A l’origine de cette initiative, une demande formulée auprès de l’Organisation des Nations unies par le Bénin, le Burkina Faso, le Mali et le Tchad. Ce sont ces quatre pays, connus sous le nom du groupe du C4, qui avaient lancé en 2003 à Cancun l’initiative sectorielle en faveur du coton dénonçant les subventions accordées au coton et demandant leur suppression progressive. Aujourd’hui encore à Genève, les pays du C4 ont réitéré leur demande d’un commerce plus juste. «Malgré ses qualités, notre fibre fait face à une concurrence féroce, notamment à cause du soutien interne estimé à $5,9 milliards en 2017/2018, que certains pays fournissent à leurs producteurs, ce qui entraîne la précarité de nos producteurs » a déclaré le ministre malien de l’Agriculture, Moulaye Ahmed Boubacar. Ajoutant « Nous demandons une application des règles du commerce international qui permette à chaque acteur de la filière cotonnière, quel que soit son pays d’origine, de gagner la part qui lui revient ». La ministre tchadienne du Commerce, Achta Djibrine, a exhorté « les membres de l’OMC à trouver des solutions aux réalités de millions d’Africains injustement privés du fruit de leur travail. Le Tchad est favorable à la combinaison d’une approche de commerce équitable et d’une aide au développement coordonnée, qui garantiront la durabilité des filières cotonnières et contribueront sans aucun doute au développement durable des pays africains ».

Plus de 15 années après, si on observe certaines avancées, la question des subventions est donc loin d’être résolue. Elles ont doublé sur la période écoulée soulignait l’ancien président de la session extraordinaire du Comité de l’Agriculture à l’OMC, Crawford Falconer tout en observant que depuis le monde avait changé avec notamment de nouveaux pays octroyant des subventions. Et force est de constater que le consensus entre d’un côté les pays dit développés,  les Etats-Unis et l’Union européenne, et de l’autre les nouveaux venus, la Chine et l’Inde en particulier, est à ce jour loin d’être atteint.

Passe d’armes

Si chacune des parties prenantes s’est montrée ouverte à la négociation, souhaitant redoubler d’efforts pour parvenir à des résultats pratiques sur le soutien au coton tout en exigeant plus de transparence, les déclarations faites lors de la séance au niveau ministériel « La voie à suivre pour les négociations sur le coton » soulignent l’étendue du chemin pour y parvenir.
■ ■ ■ ■ ■ ■ ■
> **ÉNONCÉ DU PROBLÈME**
Réécrivez sous forme de liste le paragraphe de l'extrait sur le coton qui commence par « Plus de 15 années après », en conservant ses faits principaux.

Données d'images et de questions
■ ■ ■ ■ ■ ■ ■
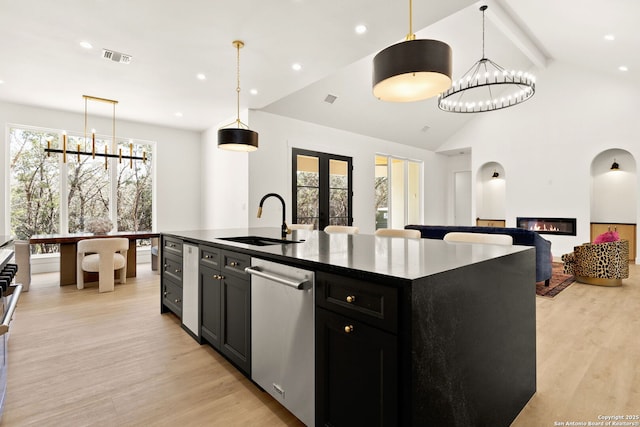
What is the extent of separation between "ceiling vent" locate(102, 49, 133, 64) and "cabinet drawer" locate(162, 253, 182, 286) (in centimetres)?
239

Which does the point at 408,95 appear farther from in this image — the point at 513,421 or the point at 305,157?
the point at 305,157

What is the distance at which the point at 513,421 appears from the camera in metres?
1.70

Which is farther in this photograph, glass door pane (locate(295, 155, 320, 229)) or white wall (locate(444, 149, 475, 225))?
white wall (locate(444, 149, 475, 225))

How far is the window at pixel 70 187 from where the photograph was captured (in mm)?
5570

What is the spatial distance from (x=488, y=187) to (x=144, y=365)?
963 cm

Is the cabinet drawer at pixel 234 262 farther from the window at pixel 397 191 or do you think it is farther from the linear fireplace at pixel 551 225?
the linear fireplace at pixel 551 225

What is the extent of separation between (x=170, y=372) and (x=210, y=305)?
50cm

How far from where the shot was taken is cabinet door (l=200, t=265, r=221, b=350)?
2367 mm

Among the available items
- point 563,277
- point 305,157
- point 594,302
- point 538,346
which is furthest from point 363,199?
point 538,346

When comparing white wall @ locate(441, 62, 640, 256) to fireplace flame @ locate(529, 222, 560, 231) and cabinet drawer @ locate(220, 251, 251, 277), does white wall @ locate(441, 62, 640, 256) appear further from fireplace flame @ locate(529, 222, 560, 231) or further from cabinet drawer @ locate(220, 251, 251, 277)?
cabinet drawer @ locate(220, 251, 251, 277)

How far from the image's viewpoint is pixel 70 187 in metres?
5.98

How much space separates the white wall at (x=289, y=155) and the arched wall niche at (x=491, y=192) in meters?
1.91

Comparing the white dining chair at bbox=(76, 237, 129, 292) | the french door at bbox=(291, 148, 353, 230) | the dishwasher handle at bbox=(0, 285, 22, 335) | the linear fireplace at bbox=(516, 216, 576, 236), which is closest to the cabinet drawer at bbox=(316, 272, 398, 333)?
the dishwasher handle at bbox=(0, 285, 22, 335)

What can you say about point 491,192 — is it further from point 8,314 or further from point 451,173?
point 8,314
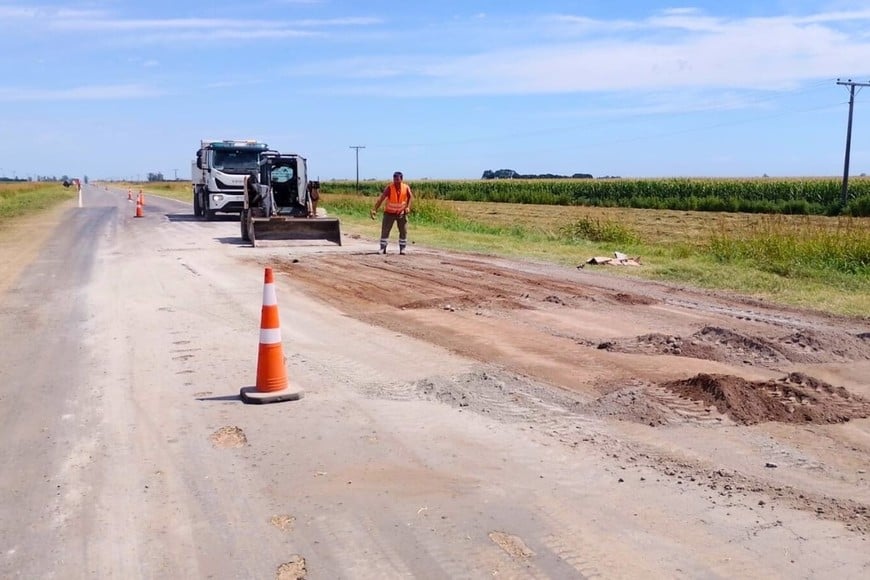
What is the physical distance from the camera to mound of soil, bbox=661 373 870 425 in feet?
21.0

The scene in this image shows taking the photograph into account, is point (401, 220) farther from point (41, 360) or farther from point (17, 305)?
point (41, 360)

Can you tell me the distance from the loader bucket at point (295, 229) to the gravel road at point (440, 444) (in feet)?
33.3

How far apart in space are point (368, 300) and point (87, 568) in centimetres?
■ ■ ■ ■ ■ ■ ■
> **RÉPONSE CORRECTE**
- Plus de 15 ans après, malgré certaines avancées, la question des subventions reste loin d'être résolue.
- Selon Crawford Falconer, ancien président de la session extraordinaire du Comité de l'Agriculture à l'OMC, les subventions ont doublé sur la période.
- Il observe aussi que le monde a changé depuis, notamment parce que de nouveaux pays octroient des subventions.
- Le consensus reste loin d'être atteint entre, d'un côté, les pays dits développés (États-Unis et Union européenne) et, de l'autre, les nouveaux venus, en particulier la Chine et l'Inde.